For Republicans, then, an anti-trade extremist wing has overwhelmed the once dominant party centre, which has long represented the free trade interests of business and finance. Among Democrats, the pro-trade centre typified by Clinton and Obama still remains strong, but even it is under greater pressure from the left than it has been for some time.

This situation has led Republican leaders in Congress, despite their history of backing trade agreements, to oppose bringing the TPP to a vote. Even if they are pro-TPP, party leaders fear a backlash from a protectionist party base mobilised by Trump. This dynamic proves that adverse political winds can kill, or at least stall, even those trade agreements that have been negotiated under fast track authority.

But we can be cautiously optimistic that the current populist revolt will not completely undermine the US trade agenda.

A majority of Americans still prefer freer trade.
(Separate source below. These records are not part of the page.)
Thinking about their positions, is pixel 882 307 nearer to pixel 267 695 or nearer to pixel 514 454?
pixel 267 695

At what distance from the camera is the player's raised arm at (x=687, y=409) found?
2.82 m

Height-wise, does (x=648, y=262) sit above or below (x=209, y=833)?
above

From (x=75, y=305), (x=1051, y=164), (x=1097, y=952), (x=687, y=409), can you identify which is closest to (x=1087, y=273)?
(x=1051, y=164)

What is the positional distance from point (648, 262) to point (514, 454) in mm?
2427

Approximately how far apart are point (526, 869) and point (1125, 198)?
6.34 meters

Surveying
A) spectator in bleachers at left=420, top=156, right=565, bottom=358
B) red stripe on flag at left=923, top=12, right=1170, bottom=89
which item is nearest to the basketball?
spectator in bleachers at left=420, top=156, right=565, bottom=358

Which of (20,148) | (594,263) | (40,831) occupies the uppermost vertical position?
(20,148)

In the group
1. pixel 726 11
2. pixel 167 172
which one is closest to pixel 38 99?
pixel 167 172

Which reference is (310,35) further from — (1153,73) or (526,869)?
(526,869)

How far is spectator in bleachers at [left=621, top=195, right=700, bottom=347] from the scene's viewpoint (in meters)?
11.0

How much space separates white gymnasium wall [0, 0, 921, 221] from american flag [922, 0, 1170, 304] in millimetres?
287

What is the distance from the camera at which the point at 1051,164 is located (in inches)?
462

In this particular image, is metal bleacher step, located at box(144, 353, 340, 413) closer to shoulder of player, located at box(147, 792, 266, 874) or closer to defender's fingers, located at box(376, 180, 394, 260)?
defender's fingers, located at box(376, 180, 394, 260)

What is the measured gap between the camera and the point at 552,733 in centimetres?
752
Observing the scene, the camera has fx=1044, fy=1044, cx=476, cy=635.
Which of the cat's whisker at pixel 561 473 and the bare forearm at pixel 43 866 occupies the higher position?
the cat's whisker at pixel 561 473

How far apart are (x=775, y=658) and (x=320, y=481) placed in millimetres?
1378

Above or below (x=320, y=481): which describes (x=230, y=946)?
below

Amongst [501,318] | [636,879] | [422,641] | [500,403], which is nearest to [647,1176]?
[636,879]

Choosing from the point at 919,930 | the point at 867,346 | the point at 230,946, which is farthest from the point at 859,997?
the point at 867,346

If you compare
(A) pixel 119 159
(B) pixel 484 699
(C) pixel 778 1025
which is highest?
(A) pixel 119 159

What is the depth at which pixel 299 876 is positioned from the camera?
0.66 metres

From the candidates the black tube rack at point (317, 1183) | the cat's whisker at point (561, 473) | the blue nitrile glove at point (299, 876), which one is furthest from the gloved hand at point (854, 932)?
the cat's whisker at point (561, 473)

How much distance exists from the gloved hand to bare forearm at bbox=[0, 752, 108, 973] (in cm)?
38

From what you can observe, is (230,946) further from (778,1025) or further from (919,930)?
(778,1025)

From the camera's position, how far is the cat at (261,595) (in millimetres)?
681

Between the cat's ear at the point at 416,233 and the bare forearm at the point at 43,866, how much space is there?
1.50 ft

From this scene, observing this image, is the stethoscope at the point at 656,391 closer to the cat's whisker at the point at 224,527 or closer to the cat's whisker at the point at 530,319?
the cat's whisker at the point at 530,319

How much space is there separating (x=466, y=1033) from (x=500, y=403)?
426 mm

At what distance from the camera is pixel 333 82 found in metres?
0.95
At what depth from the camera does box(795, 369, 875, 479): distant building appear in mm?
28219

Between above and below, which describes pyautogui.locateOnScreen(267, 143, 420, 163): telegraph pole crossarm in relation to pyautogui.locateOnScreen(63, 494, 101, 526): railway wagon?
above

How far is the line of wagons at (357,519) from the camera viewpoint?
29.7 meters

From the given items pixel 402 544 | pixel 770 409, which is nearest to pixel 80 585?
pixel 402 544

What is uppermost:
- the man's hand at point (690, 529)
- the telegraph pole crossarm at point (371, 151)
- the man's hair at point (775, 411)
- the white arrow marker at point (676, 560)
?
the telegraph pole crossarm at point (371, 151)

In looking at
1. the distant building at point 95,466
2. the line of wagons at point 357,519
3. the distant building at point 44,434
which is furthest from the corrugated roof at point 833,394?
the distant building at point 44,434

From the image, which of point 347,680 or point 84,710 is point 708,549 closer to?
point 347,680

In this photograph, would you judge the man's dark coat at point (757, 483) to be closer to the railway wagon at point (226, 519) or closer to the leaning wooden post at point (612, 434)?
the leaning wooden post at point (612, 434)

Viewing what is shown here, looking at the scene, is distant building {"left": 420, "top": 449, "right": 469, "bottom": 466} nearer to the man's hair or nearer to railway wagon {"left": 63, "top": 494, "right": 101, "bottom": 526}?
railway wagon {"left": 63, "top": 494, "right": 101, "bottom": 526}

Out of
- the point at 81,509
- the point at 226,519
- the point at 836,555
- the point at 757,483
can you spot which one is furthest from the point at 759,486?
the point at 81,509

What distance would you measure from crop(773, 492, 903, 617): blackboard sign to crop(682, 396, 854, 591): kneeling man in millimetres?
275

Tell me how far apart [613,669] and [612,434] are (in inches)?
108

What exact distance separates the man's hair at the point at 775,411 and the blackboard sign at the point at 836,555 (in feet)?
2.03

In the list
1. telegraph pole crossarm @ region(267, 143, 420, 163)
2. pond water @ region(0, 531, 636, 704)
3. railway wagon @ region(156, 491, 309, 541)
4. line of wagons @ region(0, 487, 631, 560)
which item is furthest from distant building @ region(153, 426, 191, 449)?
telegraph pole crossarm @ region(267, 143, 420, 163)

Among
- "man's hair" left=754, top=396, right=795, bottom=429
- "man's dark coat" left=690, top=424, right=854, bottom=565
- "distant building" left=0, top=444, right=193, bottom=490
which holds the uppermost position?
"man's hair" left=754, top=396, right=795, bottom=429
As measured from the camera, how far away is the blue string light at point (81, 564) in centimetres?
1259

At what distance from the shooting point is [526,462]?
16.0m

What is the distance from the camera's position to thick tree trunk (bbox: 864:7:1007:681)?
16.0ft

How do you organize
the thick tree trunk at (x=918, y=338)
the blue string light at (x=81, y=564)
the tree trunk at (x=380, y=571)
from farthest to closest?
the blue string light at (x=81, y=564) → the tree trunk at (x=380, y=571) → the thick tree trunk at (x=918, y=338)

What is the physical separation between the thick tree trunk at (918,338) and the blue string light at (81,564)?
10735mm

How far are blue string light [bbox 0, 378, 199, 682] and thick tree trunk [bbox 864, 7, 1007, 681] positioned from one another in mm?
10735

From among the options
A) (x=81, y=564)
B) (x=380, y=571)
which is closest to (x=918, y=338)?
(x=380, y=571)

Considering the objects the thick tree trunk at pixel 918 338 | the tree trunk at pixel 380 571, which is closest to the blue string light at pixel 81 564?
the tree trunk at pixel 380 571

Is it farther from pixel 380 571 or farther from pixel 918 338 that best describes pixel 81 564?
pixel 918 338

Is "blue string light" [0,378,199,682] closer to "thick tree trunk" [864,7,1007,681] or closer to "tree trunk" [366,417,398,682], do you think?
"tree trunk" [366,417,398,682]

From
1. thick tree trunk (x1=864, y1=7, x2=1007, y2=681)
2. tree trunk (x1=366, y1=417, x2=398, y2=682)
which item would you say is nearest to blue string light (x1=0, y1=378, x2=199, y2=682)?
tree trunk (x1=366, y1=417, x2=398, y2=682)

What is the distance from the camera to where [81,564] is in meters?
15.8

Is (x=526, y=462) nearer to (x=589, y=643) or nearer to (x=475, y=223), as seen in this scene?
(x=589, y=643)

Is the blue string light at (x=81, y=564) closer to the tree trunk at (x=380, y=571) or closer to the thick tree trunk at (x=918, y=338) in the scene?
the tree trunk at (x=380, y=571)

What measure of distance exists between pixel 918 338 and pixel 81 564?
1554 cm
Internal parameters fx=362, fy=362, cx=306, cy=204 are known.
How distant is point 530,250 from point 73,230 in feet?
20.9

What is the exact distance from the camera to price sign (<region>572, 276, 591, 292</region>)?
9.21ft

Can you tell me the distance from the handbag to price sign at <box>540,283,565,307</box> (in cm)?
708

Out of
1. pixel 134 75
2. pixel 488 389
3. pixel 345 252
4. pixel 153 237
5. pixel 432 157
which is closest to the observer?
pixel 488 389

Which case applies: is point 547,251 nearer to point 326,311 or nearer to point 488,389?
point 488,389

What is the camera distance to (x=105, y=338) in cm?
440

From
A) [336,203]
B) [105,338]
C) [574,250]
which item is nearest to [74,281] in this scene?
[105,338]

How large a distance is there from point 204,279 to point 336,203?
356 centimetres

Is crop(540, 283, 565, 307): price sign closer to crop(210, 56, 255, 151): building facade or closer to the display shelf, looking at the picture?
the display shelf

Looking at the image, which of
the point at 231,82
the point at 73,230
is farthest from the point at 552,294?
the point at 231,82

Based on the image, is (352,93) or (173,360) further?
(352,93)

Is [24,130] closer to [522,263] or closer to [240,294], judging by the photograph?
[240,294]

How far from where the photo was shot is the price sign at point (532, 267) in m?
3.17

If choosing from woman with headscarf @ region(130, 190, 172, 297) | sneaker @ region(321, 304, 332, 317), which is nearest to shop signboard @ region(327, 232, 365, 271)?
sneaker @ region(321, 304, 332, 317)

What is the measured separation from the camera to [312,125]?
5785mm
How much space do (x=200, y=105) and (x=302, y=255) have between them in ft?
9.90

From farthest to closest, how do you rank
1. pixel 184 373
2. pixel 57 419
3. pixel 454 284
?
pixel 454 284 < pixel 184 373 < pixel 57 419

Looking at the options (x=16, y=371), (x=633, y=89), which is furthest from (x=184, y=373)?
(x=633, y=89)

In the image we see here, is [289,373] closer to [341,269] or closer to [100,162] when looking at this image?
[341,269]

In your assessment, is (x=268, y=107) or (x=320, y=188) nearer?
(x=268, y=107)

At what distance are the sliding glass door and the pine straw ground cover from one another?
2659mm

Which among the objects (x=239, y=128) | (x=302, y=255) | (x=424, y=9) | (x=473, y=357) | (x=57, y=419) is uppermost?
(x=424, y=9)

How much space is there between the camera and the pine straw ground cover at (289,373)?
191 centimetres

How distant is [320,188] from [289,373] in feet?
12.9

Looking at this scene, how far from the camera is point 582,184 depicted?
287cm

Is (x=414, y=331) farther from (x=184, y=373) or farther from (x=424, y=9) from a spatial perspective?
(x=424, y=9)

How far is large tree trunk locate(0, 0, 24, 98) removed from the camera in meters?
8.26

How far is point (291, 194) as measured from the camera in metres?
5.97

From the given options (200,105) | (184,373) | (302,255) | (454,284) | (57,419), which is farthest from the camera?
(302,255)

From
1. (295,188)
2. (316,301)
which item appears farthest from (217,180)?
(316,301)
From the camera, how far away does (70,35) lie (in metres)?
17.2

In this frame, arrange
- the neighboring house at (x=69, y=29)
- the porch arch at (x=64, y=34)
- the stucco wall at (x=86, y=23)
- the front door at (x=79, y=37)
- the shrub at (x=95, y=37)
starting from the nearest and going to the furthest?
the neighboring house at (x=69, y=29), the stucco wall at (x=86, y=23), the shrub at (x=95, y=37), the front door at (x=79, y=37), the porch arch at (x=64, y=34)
This support may not be heavily mobilised, but it has some strength left — President Obama’s emphasis on the TPP and Republican congressional support for granting fast track authority as recently as 2015 show this. And a Clinton presidency offers hope for the TPP. A free trader at heart, Clinton may try to save the agreement by tweaking some of its more controversial provisions, at least once the election ferment dies down.

In the end we can hope that America will combine continued leadership on trade liberalisation in the Pacific with domestic policy to aid those suffering from trade’s negative effects. Achieving that balance should be the goal of the next administration.

Charles R. Hankla is Associate Professor of Political Science at Georgia State University.